▶ **Extrait du document**:
──────────
De temps en temps, c’est-à-dire dans quelques œuvres, Adami réussit à chevaucher les propres limites qu’il s’impose, accordant alors au tableau une liberté. Cette espèce de Pan s’apprêtant à sacrifier un agneau (donc le Christ ?) me fascinait. Et j’aimais cette chevelure qui part en arrière, mais quel arrière ? Quelle est la nature de cette sorte de “mur” rouge ? Et on peut en dire autant de l’autre partie inférieure qui, coupant le bras gauche, le rend plus “chair” ? Et la morale de l’histoire ? Le paganisme s’apprête à tuer le christianisme ? Cela dit, Pan et Christ sont-ils contemporains ? Non. Mais les deux, à leur “manière”, sont bien des mythes.
──────────
▶ **Tâche**: Pourriez-vous reprendre le texte sur le tableau d’Adami après sa dernière phrase et le poursuivre dans le même ton ?
──────────
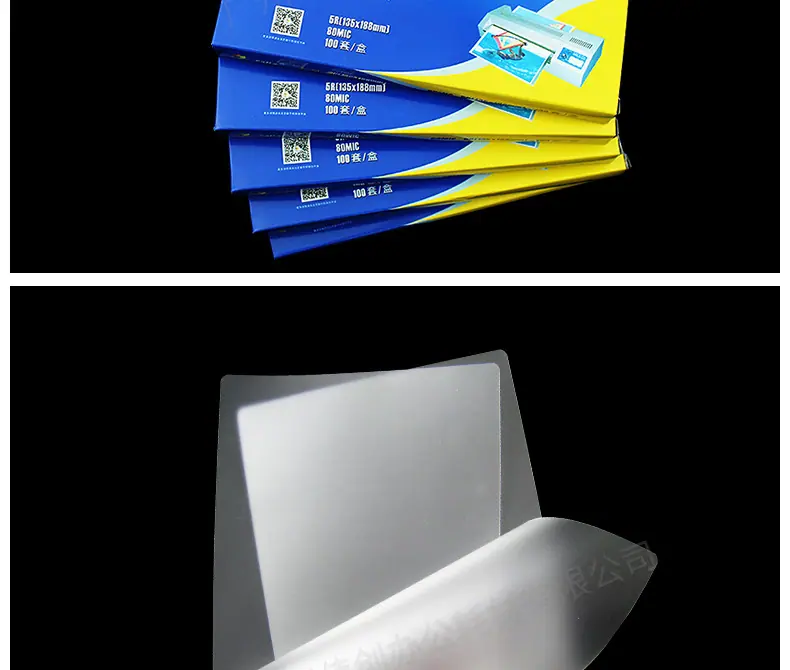 详情页_11.jpg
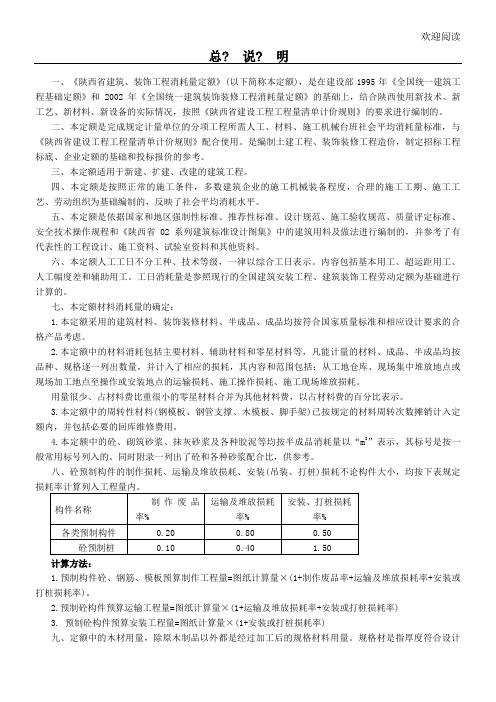 陕西省建筑工程消耗量定额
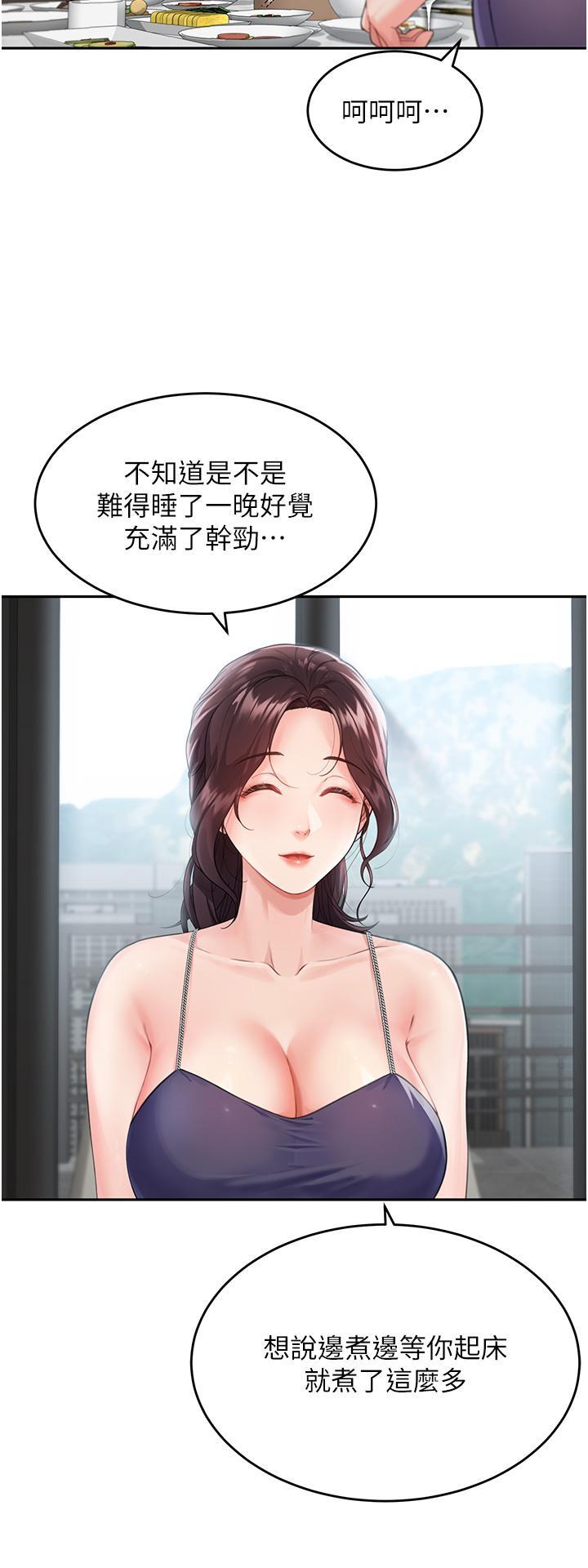 童顏繼母，第2話-我們可以一起「做」，第 12 页
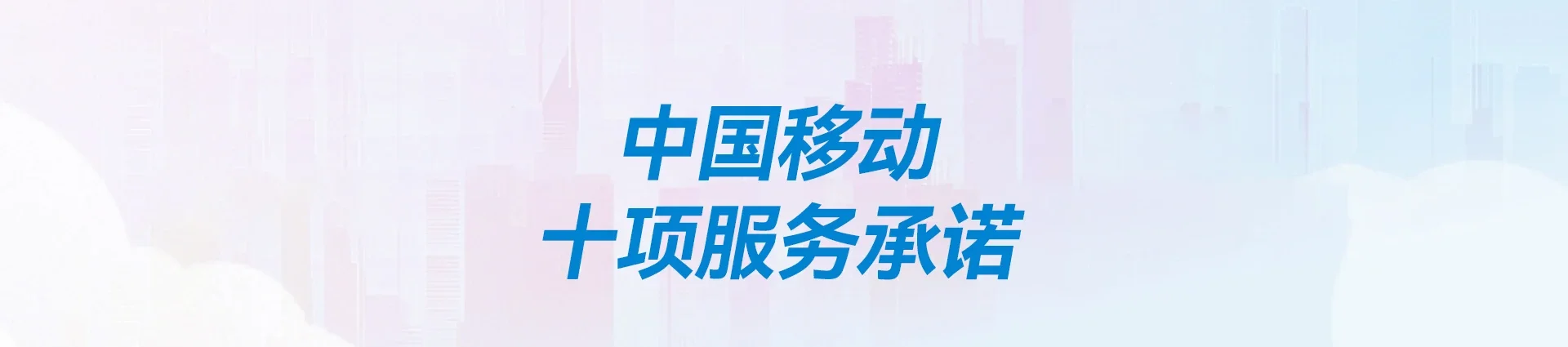 潜山市移动宽带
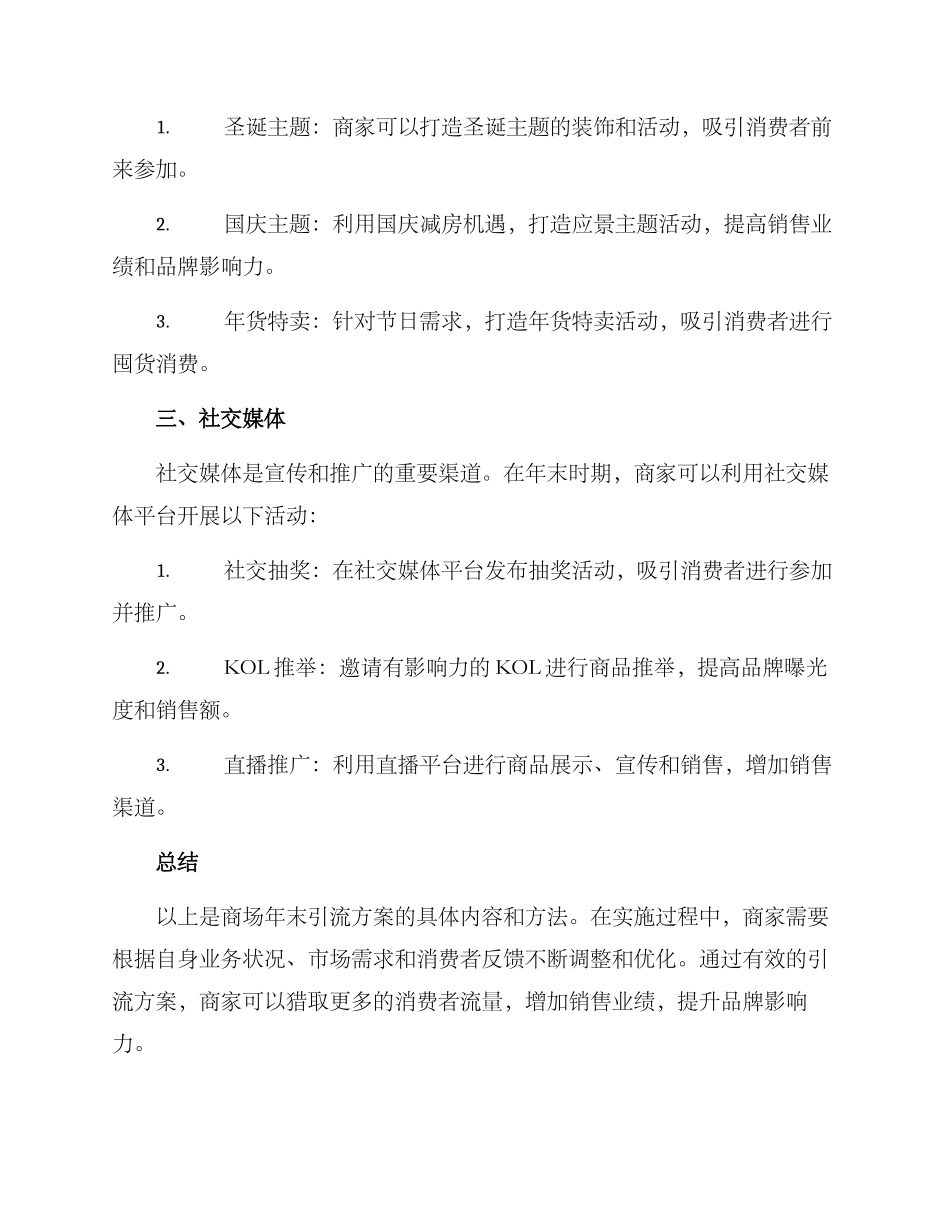 商场年末引流方案_第2页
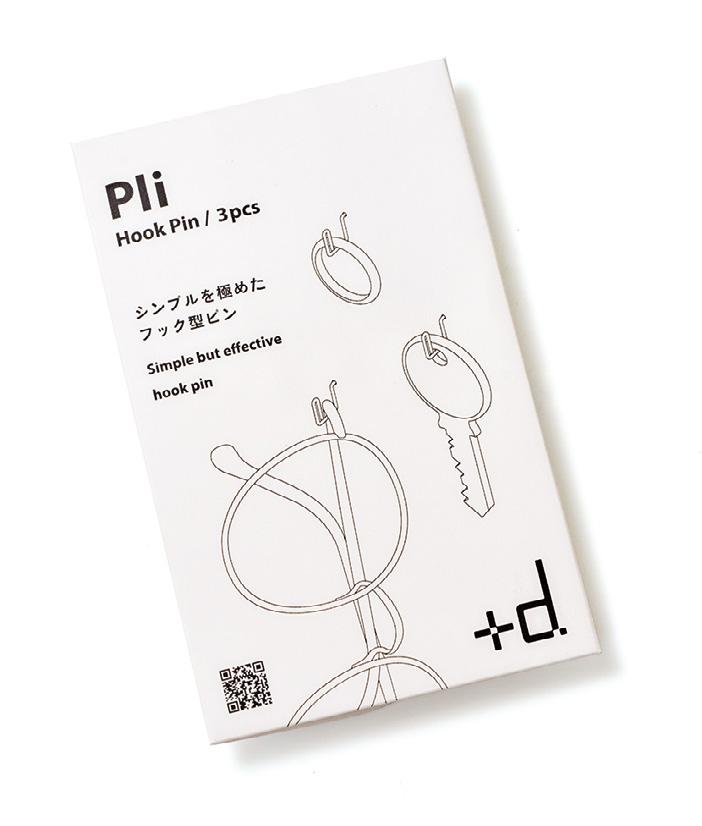 プラスディー Pli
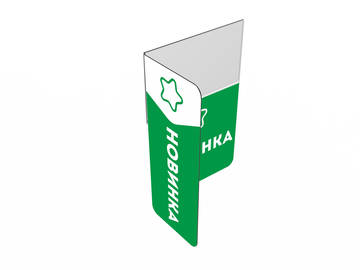 Стоппер Новинка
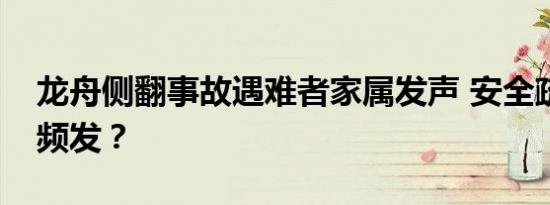 龙舟侧翻事故遇难者家属发声 安全疏忽何以频发？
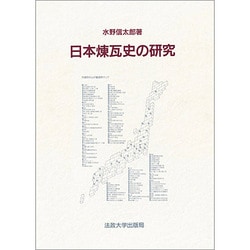 ヨドバシ.com - 日本煉瓦史の研究[オンデマンド版] [単行本] 通販【全品無料配達】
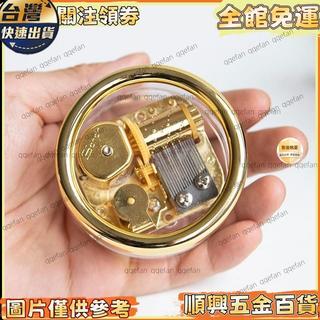 【2411人好評】旋轉髮條音樂盒 天空之城 機芯 手搖八音盒 男女兒童 生日禮物 音樂盒 八音盒 發條音樂盒 手搖音樂盒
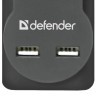 Сетевой фильтр Defender DFS 753 5 розеток 2 USB 3 м 99753 (512732) (1) (64711)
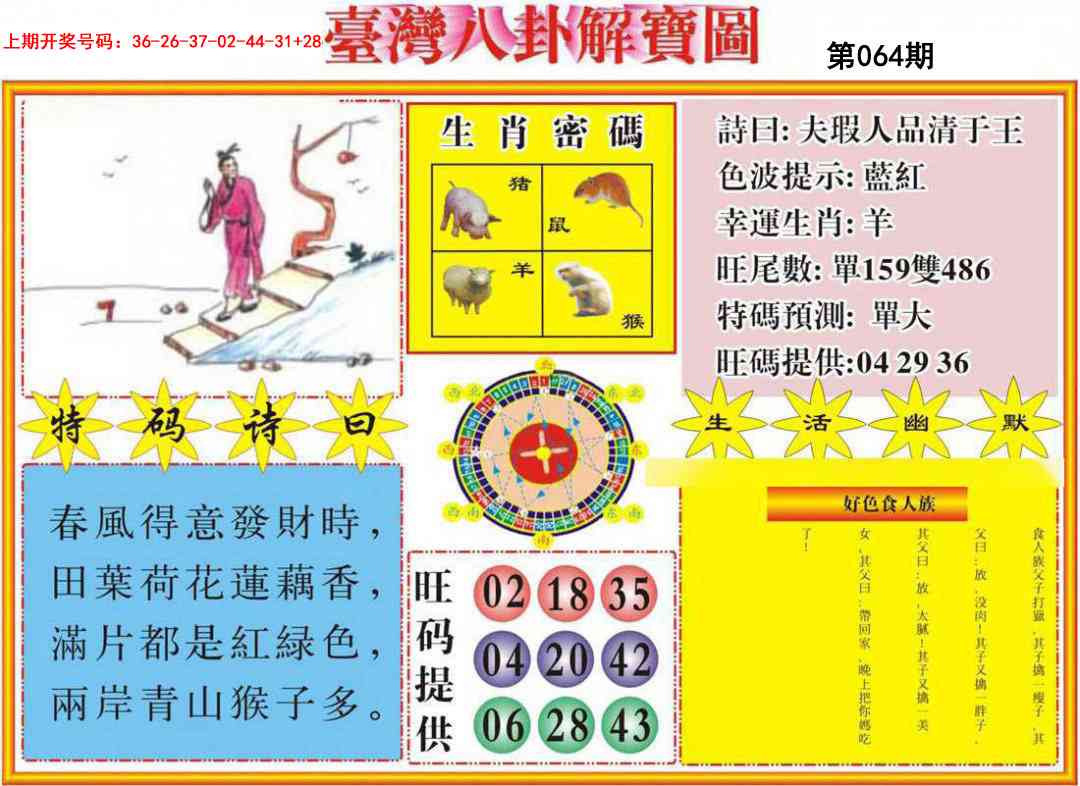 064期台湾八卦解宝图[图]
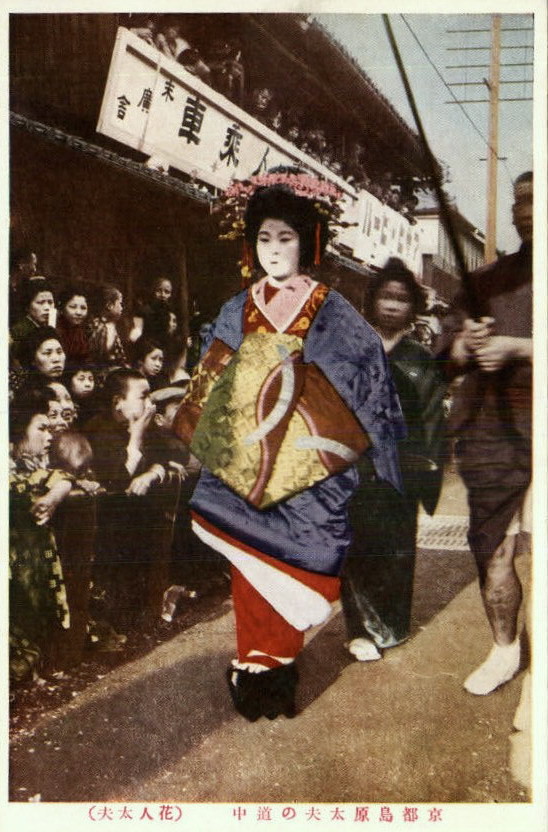 Woman in Kyoto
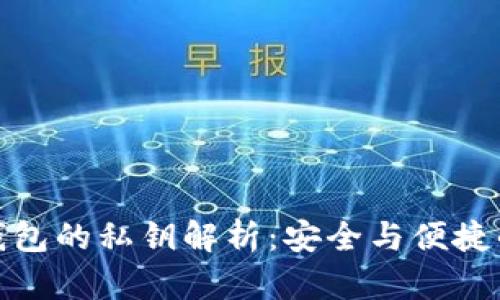 小狐钱包的私钥解析：安全与便捷的平衡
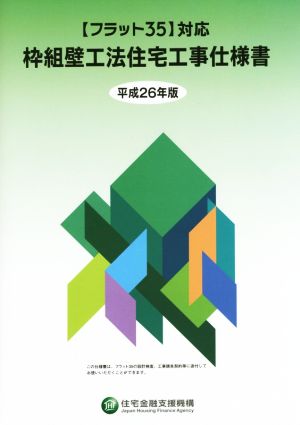 枠組壁工法住宅工事仕様書 【フラット35】対応 平成26年版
──────────
▶ **Réponse**:
J’aimais bien aussi cette reproduction :

Ce sphinx à casque colonial et visage humain, comme ça, recouvert d’une espèce de masque, mais alors dont fait partie le casque ? Et ce visage très masculin, pourtant, c’est une sphinge n’est-ce pas ? Et cet Œdipe à visage de pieuvre… Ensuite cet endroit improbable, à mi-chemin entre la grotte, un rivage, une arcade illuminée, l’anachronique luminaire, les parties des corps, tout cela, oui, c’est du bon. C’est mystérieux, ça donne à réfléchir, ça nous invite à nous demander de quoi il s’agit ; et puis après, on oublie le titre, et on regarde, donc, et le (familier) petit silence s’installe. Et si nous en sommes arrivés jusque là, c’est que c’est bon.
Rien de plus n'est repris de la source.